- [Image-linked spatial questions]:
++++

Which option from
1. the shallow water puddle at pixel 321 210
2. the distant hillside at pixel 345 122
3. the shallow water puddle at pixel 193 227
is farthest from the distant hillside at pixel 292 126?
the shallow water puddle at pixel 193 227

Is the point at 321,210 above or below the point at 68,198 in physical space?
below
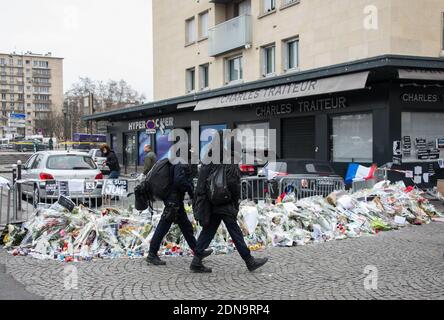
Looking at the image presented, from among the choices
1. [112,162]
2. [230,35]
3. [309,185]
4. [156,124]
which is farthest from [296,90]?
[156,124]

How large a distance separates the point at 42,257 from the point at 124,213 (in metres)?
1.73

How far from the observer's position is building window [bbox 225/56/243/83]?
2597 centimetres

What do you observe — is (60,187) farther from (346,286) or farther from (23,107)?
(23,107)

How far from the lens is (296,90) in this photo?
1811cm

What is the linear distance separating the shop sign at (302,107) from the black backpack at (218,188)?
12.5 meters

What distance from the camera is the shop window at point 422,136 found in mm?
16578

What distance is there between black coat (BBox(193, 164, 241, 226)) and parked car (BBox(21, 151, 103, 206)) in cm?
369

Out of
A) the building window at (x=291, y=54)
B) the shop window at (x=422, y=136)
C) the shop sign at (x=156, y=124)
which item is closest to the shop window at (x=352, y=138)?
the shop window at (x=422, y=136)

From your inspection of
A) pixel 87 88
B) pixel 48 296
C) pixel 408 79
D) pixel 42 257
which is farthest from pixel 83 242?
pixel 87 88

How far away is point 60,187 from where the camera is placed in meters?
9.31

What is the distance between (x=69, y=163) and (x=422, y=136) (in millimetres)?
11505

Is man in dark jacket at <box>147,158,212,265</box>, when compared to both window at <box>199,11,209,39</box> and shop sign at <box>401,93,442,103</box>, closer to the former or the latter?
shop sign at <box>401,93,442,103</box>

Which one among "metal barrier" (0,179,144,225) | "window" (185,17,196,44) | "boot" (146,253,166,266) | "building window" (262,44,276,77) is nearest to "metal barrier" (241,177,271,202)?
"metal barrier" (0,179,144,225)

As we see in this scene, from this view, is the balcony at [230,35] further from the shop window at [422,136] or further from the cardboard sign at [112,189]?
the cardboard sign at [112,189]
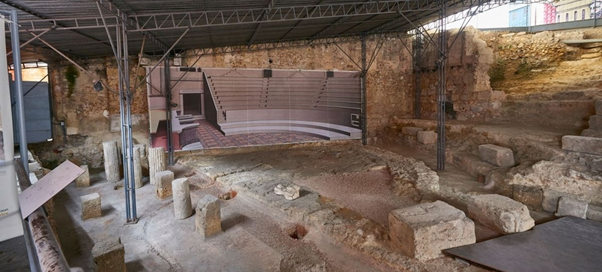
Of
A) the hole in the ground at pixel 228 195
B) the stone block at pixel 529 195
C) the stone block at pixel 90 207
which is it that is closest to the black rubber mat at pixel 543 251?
the stone block at pixel 529 195

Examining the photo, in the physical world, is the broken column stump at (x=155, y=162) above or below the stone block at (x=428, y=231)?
above

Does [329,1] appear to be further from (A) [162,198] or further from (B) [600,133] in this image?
(B) [600,133]

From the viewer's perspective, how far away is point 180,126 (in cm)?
1187

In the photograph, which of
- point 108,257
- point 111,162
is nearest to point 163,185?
point 111,162

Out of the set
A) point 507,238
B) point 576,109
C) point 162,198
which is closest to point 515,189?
point 507,238

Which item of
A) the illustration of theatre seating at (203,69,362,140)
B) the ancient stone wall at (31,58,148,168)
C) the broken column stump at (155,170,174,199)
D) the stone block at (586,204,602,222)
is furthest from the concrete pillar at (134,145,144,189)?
the stone block at (586,204,602,222)

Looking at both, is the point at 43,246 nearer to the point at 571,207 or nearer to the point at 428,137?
the point at 571,207

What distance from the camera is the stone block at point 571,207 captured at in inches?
238

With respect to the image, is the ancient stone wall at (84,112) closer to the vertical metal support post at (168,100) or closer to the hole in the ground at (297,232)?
the vertical metal support post at (168,100)

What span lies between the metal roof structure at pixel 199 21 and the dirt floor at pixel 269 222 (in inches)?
156

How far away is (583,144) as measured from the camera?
7438mm

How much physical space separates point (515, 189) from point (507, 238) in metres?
3.25

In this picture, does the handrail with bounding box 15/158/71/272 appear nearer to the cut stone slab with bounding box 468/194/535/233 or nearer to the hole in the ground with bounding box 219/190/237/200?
the hole in the ground with bounding box 219/190/237/200

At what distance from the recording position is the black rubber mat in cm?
417
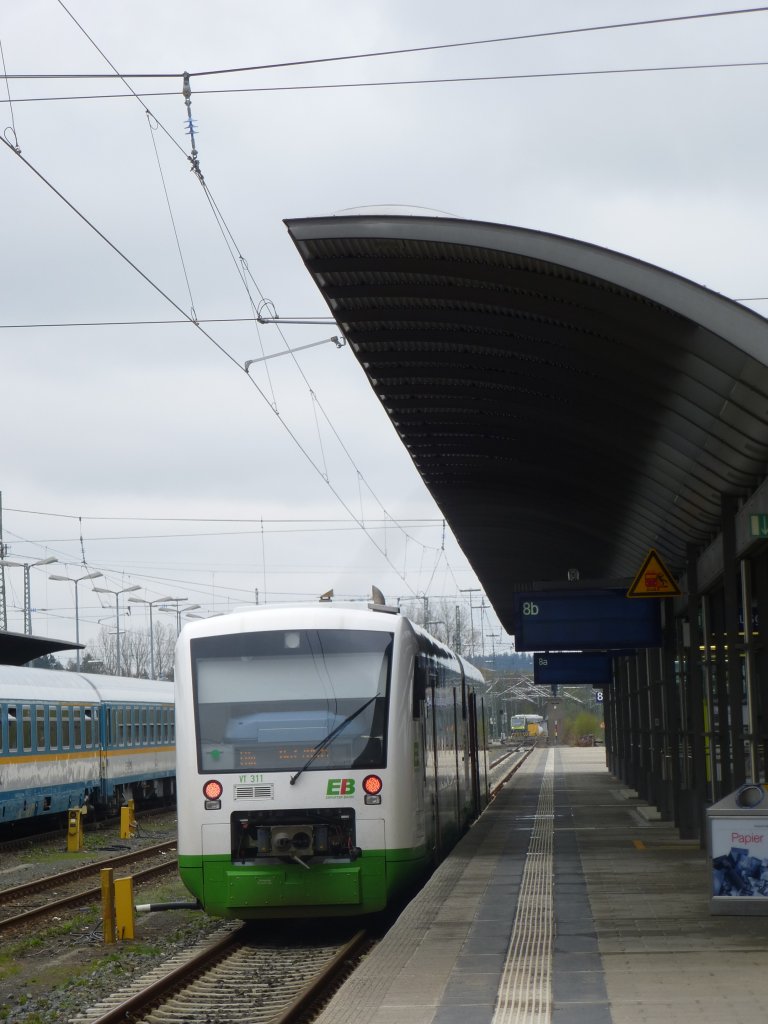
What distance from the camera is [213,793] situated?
12172 millimetres

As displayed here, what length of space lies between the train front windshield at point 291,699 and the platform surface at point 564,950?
1.48 metres

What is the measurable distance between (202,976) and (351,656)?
2926 millimetres

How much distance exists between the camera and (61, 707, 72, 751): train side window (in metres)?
27.1

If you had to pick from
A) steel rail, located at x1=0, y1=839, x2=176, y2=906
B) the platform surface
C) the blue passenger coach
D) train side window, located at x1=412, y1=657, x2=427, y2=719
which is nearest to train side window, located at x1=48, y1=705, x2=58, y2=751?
the blue passenger coach

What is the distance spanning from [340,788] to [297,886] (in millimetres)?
819

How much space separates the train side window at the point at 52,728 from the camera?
26.1 m

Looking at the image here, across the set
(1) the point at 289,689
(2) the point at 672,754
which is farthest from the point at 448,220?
(2) the point at 672,754

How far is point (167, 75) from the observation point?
12.7m

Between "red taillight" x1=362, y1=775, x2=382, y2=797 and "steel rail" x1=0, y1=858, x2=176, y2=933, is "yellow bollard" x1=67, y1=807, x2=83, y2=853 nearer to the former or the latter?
"steel rail" x1=0, y1=858, x2=176, y2=933

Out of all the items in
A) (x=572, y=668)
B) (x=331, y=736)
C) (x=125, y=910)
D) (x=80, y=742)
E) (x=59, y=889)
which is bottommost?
(x=59, y=889)

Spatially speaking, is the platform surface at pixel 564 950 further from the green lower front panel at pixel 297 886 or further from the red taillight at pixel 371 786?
the red taillight at pixel 371 786

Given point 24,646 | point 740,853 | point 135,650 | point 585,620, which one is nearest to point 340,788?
point 740,853

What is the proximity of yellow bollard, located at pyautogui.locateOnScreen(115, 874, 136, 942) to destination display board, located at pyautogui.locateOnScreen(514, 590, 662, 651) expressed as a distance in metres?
6.63

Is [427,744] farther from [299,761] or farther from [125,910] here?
[125,910]
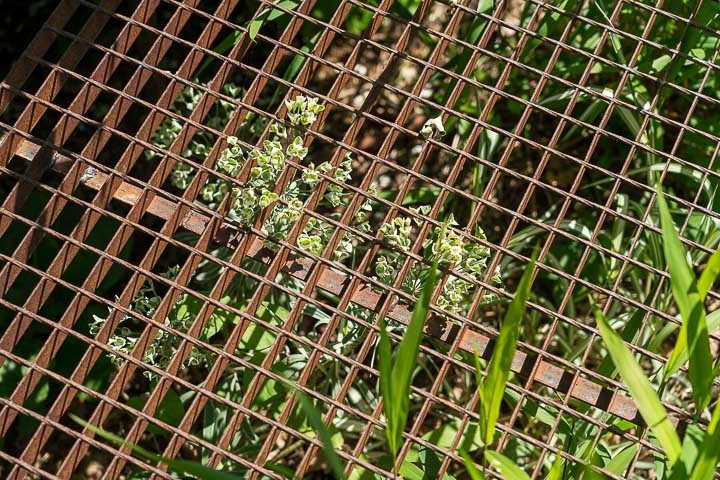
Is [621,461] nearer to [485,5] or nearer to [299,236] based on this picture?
[299,236]

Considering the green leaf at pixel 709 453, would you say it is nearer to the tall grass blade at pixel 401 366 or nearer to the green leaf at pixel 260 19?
the tall grass blade at pixel 401 366

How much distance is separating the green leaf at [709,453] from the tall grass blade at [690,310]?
2.5 inches

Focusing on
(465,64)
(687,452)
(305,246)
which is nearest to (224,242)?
(305,246)

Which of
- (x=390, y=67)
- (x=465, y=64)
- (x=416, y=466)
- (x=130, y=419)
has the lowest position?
(x=130, y=419)

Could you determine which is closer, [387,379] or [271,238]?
[387,379]

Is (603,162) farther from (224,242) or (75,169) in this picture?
(75,169)

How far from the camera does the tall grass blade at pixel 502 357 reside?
3.45ft

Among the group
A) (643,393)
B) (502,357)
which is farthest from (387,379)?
(643,393)

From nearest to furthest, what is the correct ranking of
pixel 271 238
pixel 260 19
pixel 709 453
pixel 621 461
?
pixel 709 453, pixel 621 461, pixel 271 238, pixel 260 19

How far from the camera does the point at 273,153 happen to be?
137 centimetres

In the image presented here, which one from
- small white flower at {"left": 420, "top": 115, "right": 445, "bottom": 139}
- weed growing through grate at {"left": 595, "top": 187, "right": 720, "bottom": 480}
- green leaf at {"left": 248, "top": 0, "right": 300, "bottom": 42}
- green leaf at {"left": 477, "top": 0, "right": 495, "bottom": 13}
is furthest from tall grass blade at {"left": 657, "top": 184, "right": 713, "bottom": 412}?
green leaf at {"left": 248, "top": 0, "right": 300, "bottom": 42}

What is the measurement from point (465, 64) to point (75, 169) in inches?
28.4

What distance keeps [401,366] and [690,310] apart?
0.36 m

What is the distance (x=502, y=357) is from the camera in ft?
3.52
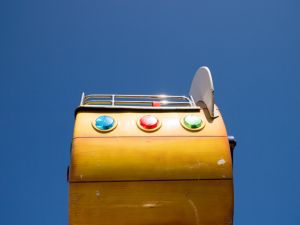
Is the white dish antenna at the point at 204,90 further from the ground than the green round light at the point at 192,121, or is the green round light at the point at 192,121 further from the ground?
the white dish antenna at the point at 204,90

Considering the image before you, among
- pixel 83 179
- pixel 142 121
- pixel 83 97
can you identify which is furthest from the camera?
pixel 83 97

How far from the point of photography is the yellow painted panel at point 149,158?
13.7 feet

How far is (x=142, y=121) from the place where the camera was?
461 cm

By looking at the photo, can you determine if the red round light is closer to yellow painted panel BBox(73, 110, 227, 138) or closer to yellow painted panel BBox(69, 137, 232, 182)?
yellow painted panel BBox(73, 110, 227, 138)

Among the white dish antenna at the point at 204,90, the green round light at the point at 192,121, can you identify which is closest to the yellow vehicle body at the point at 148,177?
the green round light at the point at 192,121

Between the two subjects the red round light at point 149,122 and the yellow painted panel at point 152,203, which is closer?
the yellow painted panel at point 152,203

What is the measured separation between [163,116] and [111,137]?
2.50ft

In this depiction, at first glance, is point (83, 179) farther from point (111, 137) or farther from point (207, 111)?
point (207, 111)

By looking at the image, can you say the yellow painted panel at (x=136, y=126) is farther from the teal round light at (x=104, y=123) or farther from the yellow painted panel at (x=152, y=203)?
the yellow painted panel at (x=152, y=203)

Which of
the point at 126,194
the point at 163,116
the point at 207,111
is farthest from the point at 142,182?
the point at 207,111

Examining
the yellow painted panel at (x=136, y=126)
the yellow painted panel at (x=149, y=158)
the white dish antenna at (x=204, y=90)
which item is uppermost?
the white dish antenna at (x=204, y=90)

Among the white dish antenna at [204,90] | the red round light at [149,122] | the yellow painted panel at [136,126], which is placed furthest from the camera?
Result: the white dish antenna at [204,90]

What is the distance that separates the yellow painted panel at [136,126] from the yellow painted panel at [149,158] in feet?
0.25

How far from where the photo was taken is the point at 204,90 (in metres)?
5.22
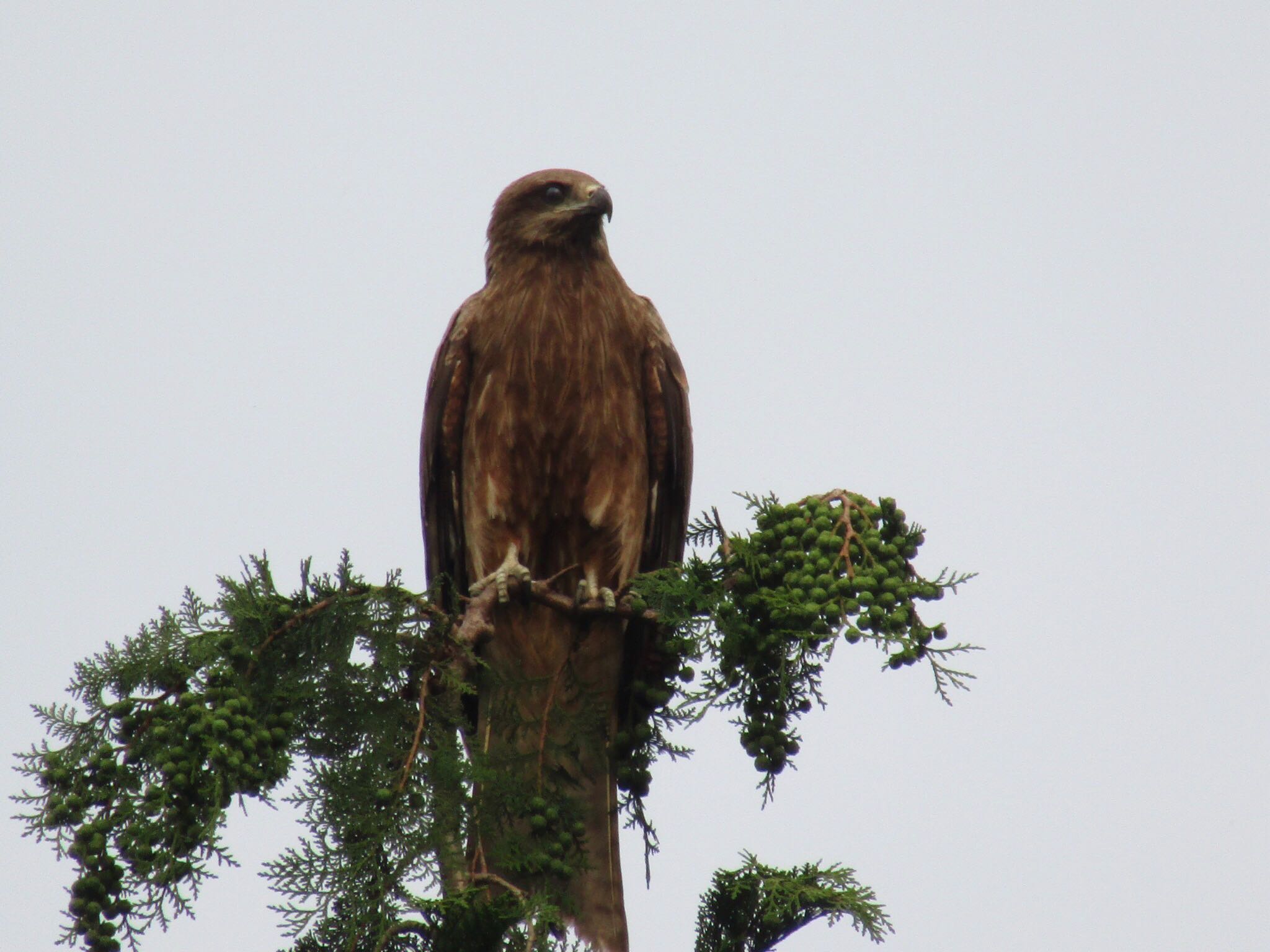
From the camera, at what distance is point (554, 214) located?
19.2ft

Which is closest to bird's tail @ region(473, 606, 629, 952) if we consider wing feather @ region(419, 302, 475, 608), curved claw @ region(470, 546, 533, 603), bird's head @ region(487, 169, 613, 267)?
curved claw @ region(470, 546, 533, 603)

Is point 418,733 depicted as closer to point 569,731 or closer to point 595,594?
point 569,731

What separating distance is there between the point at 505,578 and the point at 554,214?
5.86ft

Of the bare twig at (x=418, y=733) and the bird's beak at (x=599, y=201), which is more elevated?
the bird's beak at (x=599, y=201)

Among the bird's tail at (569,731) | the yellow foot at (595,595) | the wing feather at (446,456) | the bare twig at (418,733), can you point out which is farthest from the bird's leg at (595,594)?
the bare twig at (418,733)

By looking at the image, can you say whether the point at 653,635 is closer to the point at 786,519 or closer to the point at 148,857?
the point at 786,519

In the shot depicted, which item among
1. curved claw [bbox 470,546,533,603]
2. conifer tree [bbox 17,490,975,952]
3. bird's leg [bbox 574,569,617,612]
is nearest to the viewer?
conifer tree [bbox 17,490,975,952]

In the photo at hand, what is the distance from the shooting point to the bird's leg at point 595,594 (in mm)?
4859

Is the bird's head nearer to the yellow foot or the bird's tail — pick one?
the yellow foot

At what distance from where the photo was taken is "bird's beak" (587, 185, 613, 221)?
18.9 feet

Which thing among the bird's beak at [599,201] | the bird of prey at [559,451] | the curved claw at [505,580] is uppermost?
the bird's beak at [599,201]

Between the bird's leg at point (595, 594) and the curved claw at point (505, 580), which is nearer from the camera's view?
the curved claw at point (505, 580)

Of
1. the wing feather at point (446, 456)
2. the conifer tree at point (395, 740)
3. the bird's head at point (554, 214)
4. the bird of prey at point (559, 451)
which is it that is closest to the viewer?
the conifer tree at point (395, 740)

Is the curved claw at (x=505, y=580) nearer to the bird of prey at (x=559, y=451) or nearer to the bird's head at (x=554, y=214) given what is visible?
the bird of prey at (x=559, y=451)
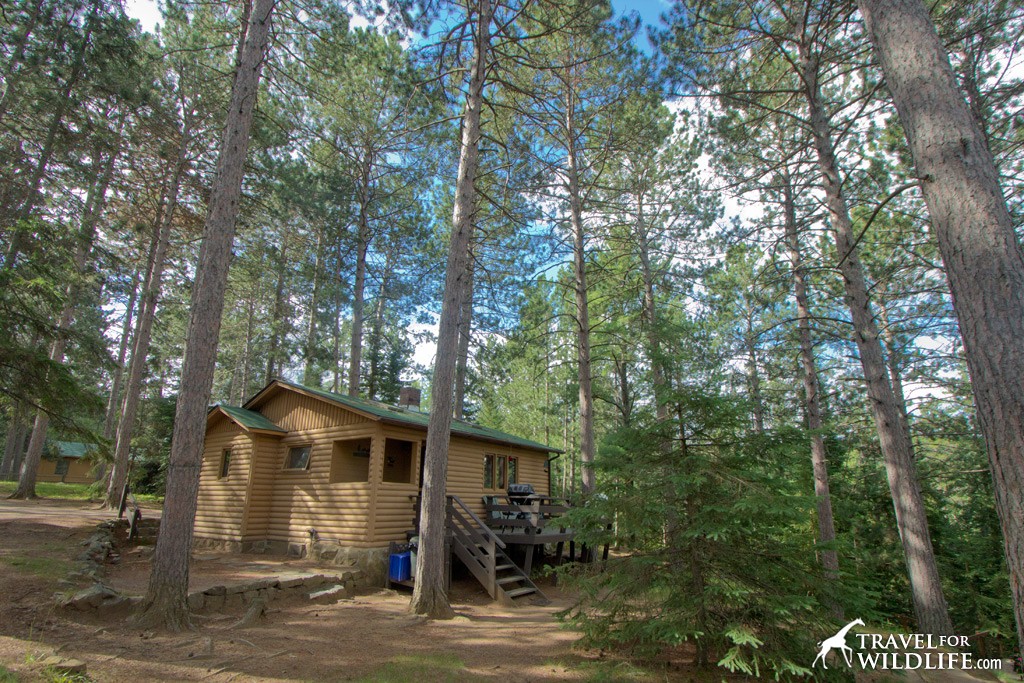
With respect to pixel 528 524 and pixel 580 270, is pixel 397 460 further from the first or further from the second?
pixel 580 270

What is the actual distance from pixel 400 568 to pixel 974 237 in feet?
30.1

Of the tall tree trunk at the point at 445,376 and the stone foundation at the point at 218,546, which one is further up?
the tall tree trunk at the point at 445,376

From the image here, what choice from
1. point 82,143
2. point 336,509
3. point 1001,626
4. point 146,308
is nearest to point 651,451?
point 336,509

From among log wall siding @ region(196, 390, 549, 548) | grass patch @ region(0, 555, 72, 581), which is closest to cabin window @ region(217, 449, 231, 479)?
log wall siding @ region(196, 390, 549, 548)

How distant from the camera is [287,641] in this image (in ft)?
18.0

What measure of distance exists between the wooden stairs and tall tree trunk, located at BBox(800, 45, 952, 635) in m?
5.45

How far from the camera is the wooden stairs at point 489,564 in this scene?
8.52 m

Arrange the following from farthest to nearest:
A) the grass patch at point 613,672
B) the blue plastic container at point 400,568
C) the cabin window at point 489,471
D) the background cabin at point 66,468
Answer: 1. the background cabin at point 66,468
2. the cabin window at point 489,471
3. the blue plastic container at point 400,568
4. the grass patch at point 613,672

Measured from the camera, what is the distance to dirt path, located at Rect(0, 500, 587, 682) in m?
4.41

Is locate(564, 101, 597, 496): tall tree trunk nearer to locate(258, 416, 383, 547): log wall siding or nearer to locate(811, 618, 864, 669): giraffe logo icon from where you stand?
locate(258, 416, 383, 547): log wall siding

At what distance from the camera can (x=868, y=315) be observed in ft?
24.3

++++

- [WORK INSTRUCTIONS]:
Write out only the final block of lines, starting at the line with "Arrange the following" and running to the end of the material.

- [EXERCISE RESULT]:
Arrange the following from farthest to nearest:
A) the grass patch at point 613,672
B) the blue plastic container at point 400,568
C) the cabin window at point 489,471
D) the background cabin at point 66,468
Answer: 1. the background cabin at point 66,468
2. the cabin window at point 489,471
3. the blue plastic container at point 400,568
4. the grass patch at point 613,672

Measured from the camera, what is the distance to dirt path, located at Rect(0, 500, 587, 682) in m?
4.41

Is locate(564, 101, 597, 496): tall tree trunk nearer to locate(258, 416, 383, 547): log wall siding or nearer to locate(811, 618, 864, 669): giraffe logo icon from where you stand?
locate(258, 416, 383, 547): log wall siding

At what distance from the camera can (x=868, y=315) be observed in ft?
24.3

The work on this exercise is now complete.